The Great Newspaper Firewall Is Coming. And?
Newsday is going to start charging for its awful website. One columnist there quit over it. The New York Times says it will make a decision on charging for its (good) website "within weeks." Then what happens?
NYT editor Bill Keller told Clark Hoyt that the paper is "within weeks of a decision" on the long-discussed question of whether, and how, to charge for its online news.

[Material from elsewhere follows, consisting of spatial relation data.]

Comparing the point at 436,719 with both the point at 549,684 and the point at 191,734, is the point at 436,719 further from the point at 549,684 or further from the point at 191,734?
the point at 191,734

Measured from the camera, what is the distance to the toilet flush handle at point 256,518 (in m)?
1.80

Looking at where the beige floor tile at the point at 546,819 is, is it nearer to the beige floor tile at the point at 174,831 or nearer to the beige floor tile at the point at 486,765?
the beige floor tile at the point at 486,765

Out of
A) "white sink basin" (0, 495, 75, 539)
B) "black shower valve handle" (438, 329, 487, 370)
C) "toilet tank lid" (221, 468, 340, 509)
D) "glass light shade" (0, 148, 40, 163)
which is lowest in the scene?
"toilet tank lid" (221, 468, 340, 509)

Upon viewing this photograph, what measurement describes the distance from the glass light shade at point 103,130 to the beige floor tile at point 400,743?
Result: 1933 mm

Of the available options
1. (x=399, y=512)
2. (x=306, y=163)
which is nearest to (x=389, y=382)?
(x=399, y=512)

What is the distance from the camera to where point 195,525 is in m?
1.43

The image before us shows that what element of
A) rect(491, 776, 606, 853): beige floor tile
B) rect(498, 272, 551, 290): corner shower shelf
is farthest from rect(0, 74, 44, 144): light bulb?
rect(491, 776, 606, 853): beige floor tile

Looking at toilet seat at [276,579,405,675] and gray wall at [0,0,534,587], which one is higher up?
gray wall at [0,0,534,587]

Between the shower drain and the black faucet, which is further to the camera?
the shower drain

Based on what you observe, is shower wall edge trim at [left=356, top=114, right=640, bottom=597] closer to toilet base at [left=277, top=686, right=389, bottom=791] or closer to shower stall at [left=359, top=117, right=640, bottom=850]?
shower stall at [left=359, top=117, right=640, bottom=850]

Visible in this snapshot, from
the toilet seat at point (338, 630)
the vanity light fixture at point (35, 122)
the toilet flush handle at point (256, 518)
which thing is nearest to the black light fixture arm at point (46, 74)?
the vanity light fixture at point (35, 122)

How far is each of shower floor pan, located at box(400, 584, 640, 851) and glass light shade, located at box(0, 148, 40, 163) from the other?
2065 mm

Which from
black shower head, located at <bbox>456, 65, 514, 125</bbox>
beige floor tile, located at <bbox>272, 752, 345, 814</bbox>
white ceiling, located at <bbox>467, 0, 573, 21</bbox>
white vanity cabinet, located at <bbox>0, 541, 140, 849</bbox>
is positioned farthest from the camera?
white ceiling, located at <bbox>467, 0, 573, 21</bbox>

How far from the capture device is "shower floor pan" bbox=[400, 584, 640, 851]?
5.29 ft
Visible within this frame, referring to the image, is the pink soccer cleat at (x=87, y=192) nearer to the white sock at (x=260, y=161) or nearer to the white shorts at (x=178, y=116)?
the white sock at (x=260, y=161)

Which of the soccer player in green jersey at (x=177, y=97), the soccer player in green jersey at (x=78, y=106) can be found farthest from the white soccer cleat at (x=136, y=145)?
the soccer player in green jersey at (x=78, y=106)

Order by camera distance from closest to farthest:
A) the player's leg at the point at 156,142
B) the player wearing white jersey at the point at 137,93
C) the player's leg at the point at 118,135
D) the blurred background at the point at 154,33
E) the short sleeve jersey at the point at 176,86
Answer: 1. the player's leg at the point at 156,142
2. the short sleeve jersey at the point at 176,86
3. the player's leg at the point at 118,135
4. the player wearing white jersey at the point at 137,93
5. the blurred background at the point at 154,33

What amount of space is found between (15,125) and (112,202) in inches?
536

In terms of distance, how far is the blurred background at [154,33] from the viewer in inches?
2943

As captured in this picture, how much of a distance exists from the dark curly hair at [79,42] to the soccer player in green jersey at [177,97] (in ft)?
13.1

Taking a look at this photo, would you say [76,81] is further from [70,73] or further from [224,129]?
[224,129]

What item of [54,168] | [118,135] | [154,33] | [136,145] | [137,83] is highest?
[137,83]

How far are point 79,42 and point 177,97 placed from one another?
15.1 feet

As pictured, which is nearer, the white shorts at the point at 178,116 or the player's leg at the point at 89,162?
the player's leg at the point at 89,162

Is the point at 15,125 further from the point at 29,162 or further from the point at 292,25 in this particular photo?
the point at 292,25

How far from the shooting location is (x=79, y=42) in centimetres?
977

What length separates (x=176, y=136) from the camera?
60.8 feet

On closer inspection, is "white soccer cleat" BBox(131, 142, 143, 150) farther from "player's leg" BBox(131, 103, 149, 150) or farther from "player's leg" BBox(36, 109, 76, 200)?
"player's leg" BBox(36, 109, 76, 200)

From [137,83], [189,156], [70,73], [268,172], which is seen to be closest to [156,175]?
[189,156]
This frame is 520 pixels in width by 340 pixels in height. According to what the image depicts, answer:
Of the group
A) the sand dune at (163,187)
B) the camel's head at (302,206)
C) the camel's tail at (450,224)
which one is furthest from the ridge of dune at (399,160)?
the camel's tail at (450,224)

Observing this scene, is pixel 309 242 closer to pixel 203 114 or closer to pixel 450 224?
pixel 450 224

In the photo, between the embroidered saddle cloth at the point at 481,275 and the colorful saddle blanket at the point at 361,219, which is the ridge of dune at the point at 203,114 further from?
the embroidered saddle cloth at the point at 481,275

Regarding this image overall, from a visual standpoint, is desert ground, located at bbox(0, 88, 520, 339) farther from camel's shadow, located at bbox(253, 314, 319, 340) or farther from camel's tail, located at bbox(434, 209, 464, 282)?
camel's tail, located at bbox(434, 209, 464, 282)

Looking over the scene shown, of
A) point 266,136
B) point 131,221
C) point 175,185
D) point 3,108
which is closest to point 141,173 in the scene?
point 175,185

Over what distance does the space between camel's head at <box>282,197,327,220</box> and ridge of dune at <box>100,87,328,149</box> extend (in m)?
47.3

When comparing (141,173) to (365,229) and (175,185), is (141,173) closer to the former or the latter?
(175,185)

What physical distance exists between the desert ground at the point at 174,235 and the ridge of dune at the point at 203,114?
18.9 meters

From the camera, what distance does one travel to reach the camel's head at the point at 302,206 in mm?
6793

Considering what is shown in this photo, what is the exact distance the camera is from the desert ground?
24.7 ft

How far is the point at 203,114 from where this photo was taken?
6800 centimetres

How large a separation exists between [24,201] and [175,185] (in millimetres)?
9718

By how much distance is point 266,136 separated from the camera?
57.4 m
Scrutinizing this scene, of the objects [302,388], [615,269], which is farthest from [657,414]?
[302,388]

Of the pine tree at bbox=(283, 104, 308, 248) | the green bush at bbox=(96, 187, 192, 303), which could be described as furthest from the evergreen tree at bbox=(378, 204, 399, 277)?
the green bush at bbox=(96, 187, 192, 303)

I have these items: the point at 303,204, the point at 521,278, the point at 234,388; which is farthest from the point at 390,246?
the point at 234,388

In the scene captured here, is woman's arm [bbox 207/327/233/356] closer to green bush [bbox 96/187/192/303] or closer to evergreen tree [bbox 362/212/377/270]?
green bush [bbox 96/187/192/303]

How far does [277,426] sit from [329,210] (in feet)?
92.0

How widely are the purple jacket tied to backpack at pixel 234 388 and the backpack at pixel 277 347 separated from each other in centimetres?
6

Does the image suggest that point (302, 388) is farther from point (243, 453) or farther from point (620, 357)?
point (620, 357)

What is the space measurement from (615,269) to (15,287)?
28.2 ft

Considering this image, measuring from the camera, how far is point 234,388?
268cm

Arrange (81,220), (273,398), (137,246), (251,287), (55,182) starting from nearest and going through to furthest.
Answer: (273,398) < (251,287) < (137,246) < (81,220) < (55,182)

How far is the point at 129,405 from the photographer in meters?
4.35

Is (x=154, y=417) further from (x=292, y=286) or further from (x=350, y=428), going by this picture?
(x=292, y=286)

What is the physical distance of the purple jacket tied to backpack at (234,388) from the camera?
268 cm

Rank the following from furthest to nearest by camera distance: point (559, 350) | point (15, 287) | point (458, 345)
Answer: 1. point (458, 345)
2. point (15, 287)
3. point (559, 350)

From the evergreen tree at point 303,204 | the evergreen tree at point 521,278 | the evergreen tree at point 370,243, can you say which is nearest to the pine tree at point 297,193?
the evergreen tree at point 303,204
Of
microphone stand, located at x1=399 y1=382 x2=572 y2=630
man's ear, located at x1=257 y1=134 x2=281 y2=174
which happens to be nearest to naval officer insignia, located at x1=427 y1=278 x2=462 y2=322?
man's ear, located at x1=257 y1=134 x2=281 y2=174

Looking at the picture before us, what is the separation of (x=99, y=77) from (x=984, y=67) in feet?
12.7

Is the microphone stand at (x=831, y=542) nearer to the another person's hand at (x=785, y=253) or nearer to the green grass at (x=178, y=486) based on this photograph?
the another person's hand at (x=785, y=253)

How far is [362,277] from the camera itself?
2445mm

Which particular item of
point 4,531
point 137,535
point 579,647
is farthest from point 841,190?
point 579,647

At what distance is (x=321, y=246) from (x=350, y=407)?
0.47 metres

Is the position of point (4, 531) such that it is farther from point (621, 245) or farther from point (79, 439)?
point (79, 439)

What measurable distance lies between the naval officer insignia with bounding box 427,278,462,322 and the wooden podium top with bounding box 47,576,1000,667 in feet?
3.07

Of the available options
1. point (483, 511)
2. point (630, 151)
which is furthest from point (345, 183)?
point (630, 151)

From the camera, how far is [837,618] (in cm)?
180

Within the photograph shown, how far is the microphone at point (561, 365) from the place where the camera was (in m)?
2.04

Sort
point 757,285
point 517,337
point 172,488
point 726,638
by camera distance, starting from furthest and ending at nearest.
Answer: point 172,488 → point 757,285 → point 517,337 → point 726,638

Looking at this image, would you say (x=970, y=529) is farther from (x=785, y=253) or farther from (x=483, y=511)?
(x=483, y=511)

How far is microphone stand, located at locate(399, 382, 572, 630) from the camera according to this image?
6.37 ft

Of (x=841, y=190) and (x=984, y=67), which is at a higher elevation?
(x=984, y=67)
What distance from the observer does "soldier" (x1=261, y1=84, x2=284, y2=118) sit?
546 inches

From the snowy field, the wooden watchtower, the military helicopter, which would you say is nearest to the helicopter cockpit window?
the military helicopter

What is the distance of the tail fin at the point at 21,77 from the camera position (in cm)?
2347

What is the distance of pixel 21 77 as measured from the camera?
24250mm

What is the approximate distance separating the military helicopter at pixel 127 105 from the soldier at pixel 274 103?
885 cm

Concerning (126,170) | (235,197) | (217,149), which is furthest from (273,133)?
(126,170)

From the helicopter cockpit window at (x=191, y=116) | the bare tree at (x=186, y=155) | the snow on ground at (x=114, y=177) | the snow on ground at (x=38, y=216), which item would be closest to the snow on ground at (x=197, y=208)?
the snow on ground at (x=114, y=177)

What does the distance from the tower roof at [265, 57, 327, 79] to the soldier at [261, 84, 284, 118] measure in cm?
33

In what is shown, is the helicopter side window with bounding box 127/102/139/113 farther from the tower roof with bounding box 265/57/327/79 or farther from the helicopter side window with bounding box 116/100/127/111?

So here is what their decision will be: You will have to pay for their online news. One way or another! Maybe you will pay a $5 per month subscription fee, or maybe you will pay micropayments for every story, or maybe they will roll out tiered membership packages with fancy extras designed to get hardcore fans to pay more in exchange for more access. Probably a certain level of news will be free, and a better level of news will not be free. Or maybe someone there has actually come up with an elegant solution to this mess! Though we doubt it.
But somehow we will all have to pay something, because if we don't, the New York Times is totally going to go broke, bit by bit, by giving its product away for free. Which is something that it and every other newspaper have now come to realize. A more interesting question: Will any of the NYT's star columnists flee the paper if they're shoved behind a pay wall, like Newsday's Saul Friedman just did?
They might! These same NYT columnists sat through the Times Select fiasco and watched their readership drop precipitously. Things are different now though! Because somebody like, say, Thomas Friedman, or David Pogue, or Maureen Dowd, could legitimately decide that their own BRAND would gain more by going off on their own than by sitting behind a paywall at the NYT. Thanks for the help with everything, Times, but we're off to be A Brand Called Me-s! Fewer readers could hurt their speaking fees. Can't have that.
This result would bring in some much-needed fresh blood and get rid of Thomas Fucking Friedman, so let's all pray it goes down exactly like that. We have our (employer's) credit card ready, Bill Keller.